WHAT YOU ARE ASKED TO DO: Pick up the passage on managed care for people with disabilities and continue it from its last sentence.

SOURCE PASSAGE below:

Although estimates vary depending on how disability is defined, roughly 14 percent of adults between the ages of 18 and 65 experience a disability that limits their functional activities (Adler, 1995). Estimates of the percentage American children having special health care needs due to chronic illness or functional limitations vary widely, from 7 percent (Adler, 1995) to nearly 31 percent (Harris-Wehling and Ireys, 1995). Children and adults under the age of 65 constitute about 60 percent of the population of Americans with disabilities (Adler, 1995).
Chronically ill and disabled individuals often require a broad range of health and social services to maximize functional well-being, improve health status and avoid institutionalization. The range of services needed varies depending on the physical or cognitive condition that causes the disability. These specialized needs are often met through multiple programs that have different funding sources and routes to eligibility. As a result, the system from which people with disabilities receive health and social support services is often fragmented.
Managed care health plans cover about 48 percent of disabled people in the U.S. (Fama, Fox, and White, 1994). Policymakers and researchers have argued both that the net effect of managed health care on people with disabilities is positive and that it is negative.
On the positive side, managed care models have been proposed as one way to improve the efficiency and effectiveness of health care services delivered to individuals with disabilities (Batten and Bachman, 1994). They rely on the gatekeeping role of a primary health care professional as the key to regulating costs and ensuring access to coordinated care. Because services delivered through managed care have the potential to be more efficient and of equal or higher quality than traditional fee-for-service medicine, it also holds the potential to improve health services delivery and financing for people with disabilities. Health outcomes for a disabled individual may improve if all services and supports are provided through a single case manager.

End of SOURCE PASSAGE.
PROVIDED MATERIAL below:

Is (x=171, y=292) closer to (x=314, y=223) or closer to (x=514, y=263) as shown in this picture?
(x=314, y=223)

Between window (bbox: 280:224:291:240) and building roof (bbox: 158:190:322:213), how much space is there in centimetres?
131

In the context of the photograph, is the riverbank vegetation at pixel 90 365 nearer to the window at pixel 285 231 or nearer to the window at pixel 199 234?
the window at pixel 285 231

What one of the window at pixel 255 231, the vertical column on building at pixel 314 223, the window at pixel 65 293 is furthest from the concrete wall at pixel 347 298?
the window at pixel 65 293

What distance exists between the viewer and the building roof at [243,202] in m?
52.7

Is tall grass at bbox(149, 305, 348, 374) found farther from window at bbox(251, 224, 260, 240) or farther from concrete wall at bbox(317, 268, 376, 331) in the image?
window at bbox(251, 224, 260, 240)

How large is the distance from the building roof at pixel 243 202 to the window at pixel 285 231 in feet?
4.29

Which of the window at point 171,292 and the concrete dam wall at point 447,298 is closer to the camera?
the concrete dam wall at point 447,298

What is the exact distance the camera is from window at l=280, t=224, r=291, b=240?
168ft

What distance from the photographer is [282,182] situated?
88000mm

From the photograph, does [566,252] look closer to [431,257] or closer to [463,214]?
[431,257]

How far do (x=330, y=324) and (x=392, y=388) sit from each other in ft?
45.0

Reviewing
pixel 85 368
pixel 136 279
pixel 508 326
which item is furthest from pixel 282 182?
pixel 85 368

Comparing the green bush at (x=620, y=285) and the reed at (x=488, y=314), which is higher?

End of PROVIDED MATERIAL.
PROVIDED MATERIAL below:

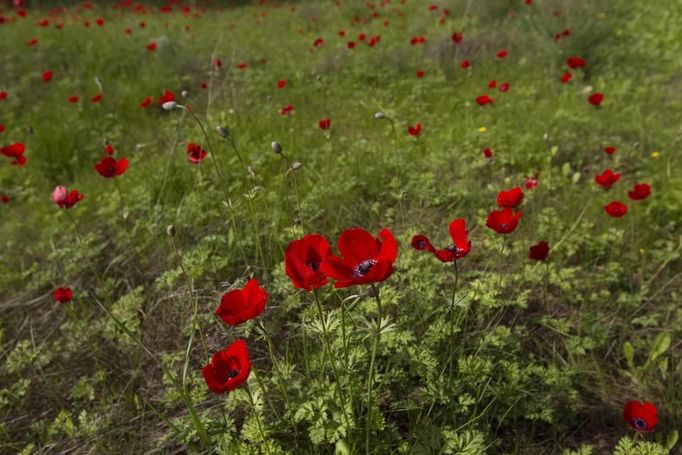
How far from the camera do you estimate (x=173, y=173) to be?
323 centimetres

End of PROVIDED MATERIAL.

TASK ANSWER:
On the negative side, the usefulness of managed care models in providing services to people with disabilities has been questioned because these individuals have complex needs for health care and social support--needs that may not be met in a financing and delivery model which has strong financial incentives to reduce costs (Luft, 1991). This concern is particularly important for the increasing number of state Medicaid programs which are turning to managed care in order to control expenditures and increase quality of care for disabled populations.
Private and public payers have implemented many changes in service delivery and financing changes based on a broad range of managed care models. Despite the growing interest of public and private payers in expanding managed care enrollment to include chronically ill people, there are little data available on their needs or experiences in either public or private managed care plans. At a time of rapidly rising enrollment of Medicaid and Medicare enrollees in managed care, federal and state policymakers must learn more about the impact of managed care on chronically ill individuals in order to make informed public policy decisions.
Although about half of disabled individuals are covered by managed care plans in the United States and most of those are employer based, we know of no studies that quantify the impact of managed care on chronically ill people covered by private employer-based insurance. Thus, this chapter is the first to analyze private insurance databases with respect to the chronically disabled population. We address important policy questions including these:
Are chronically ill people more likely to enroll in one type of plan or another?
Do those in managed care plans and those in indemnity plans have similar types of chronic illnesses and disabilities?
How does health care utilization vary by type of managed care plan?
Do those in managed care plans have lower health care expenditures than those in indemnity plans?